The song's opening chord and closing arpeggios were highly influential on the Byrds. After watching the film A Hard Day's Night and seeing Harrison's choice of guitar, Roger McGuinn adopted the Rickenbacker as his and the Byrds' signature instrument. In this way, according to author Andrew Grant Jackson, "A Hard Day's Night" "birthed" the folk-rock sound that the Byrds popularised in 1965. That same year, "A Hard Day's Night" won the Grammy Award for Best Performance by a Vocal Group. In 2004, Rolling Stone magazine ranked the song at number 153 on its list of the 500 Greatest Songs of All Time.

==Personnel==
According to Ian MacDonald:
- John Lennon – double-tracked vocals (verses), acoustic rhythm guitar
- Paul McCartney – double-tracked vocals (middle-eight), harmony vocal, bass
- George Harrison – lead electric twelve-string guitar
- Ringo Starr – drums, bongos, cowbell
- George Martin – piano, producer

== In popular culture ==
- "A Hard Day's Night" was used as wake-up music on Space Shuttle Missions STS-30, STS-61, and STS-69.
- The song was played to conclude the Channel Four breakfast programme The Channel Four Daily in 1992.
- The song was featured in the anime series Jewelpet Sunshine, as an insert song in episode 25.

==Live renditions==
The Beatles regularly played the song live throughout 1964 and 1965.
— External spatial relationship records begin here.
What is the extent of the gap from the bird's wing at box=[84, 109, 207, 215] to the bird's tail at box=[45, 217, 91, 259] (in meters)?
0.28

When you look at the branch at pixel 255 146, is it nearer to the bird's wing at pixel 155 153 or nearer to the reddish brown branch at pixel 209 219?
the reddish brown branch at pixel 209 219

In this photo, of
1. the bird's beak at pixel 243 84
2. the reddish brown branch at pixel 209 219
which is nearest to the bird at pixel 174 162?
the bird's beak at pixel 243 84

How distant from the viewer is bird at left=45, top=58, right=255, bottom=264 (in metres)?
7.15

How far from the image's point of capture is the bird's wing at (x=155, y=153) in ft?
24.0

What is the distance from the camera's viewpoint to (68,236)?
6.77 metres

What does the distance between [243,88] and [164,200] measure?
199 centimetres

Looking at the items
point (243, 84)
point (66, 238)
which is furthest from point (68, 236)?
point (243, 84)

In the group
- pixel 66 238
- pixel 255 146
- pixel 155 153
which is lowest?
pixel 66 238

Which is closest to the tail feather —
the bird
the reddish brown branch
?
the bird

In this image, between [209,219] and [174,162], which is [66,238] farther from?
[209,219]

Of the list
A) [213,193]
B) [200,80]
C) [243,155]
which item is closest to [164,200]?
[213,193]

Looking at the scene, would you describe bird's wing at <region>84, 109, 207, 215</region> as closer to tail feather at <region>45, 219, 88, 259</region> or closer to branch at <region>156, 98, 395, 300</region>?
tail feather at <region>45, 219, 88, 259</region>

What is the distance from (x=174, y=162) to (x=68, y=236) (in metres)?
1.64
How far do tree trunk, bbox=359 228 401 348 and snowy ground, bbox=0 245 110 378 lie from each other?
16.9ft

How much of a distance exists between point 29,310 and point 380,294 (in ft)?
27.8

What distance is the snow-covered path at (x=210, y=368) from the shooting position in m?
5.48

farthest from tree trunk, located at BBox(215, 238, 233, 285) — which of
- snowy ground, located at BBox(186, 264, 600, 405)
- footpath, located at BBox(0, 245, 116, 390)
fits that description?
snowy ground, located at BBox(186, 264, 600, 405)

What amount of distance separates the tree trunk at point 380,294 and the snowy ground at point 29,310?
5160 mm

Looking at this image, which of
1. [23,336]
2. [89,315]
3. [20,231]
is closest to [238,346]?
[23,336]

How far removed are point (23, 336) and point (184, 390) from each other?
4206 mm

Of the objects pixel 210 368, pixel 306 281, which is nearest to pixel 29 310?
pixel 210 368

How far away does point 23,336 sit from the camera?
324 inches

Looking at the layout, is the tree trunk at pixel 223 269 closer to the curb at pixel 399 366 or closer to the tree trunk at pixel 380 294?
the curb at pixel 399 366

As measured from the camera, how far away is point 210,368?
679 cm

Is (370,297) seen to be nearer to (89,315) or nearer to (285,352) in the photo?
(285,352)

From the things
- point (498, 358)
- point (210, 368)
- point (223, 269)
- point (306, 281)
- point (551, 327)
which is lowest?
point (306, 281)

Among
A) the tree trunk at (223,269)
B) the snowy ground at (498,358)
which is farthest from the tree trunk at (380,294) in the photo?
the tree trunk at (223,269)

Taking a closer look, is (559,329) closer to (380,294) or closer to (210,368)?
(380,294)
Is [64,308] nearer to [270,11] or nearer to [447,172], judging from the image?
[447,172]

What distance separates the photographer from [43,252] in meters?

During his 2016 One on One tour, Paul McCartney played the song for the first time as a solo artist and for the first time by a Beatle in half a century. The Beatles had played it for the last time on 31 August 1965 at the Cow Palace in Daly City, California.

==Cover versions==
Many artists have covered the song. Peter Sellers made a comedy version in which he recited the lyrics in the style of Laurence Olivier in the film Richard III. Sellers' recording was a UK Top 20 hit in 1965. A version by jazz pianist Ramsey Lewis reached number 11 in Canada in February 1966.

==Charts==

===Weekly charts===

| Chart (1964) | Peak position |
|---|---|
| Australian Kent Music Report | 1 |
| Belgium (Ultratop 50 Flanders) | 4 |
| Canada Top Singles (RPM) | 1 |
| Finland (The Official Finnish Charts) | 1 |
| German Media Control Singles Chart | 2 |
| Ireland (IRMA) | 1 |
| Netherlands (Single Top 100) | 1 |
| New Zealand (Lever Hit Parade) | 1 |
| Norway (VG-lista) | 1 |
| South Africa (Springbok) | 1 |
| Sweden (Kvällstoppen) | 1 |
| Sweden (Tio i Topp) | 1 |
| UK Singles (Official Charts) | 1 |
| US Billboard Hot 100 | 1 |
| US Cash Box Top 100 | 1 |

| Chart (1986–1987) | Peak position |
|---|---|
| Canada (RPM) Top Singles | 87 |

| Chart (2015) | Peak position |
|---|---|
| Sweden Heatseeker (Sverigetopplistan) | 20 |

===Year-end charts===

| Chart (1964) | Rank |
|---|---|
| South Africa | 14 |
| UK | 5 |
| US Billboard Hot 100 | 13 |
| US Cash Box | 18 |

==Certifications==

| Region | Certification | Certified units/sales |
| New Zealand (RMNZ) | Gold | 15,000^{‡} |
| United Kingdom (BPI) | Silver | 200,000^{‡} |
| United States (RIAA) | Gold | 1,000,000^{^} |
^{^} Shipments figures based on certification alone. ^{‡} Sales+streaming figures based on certification alone.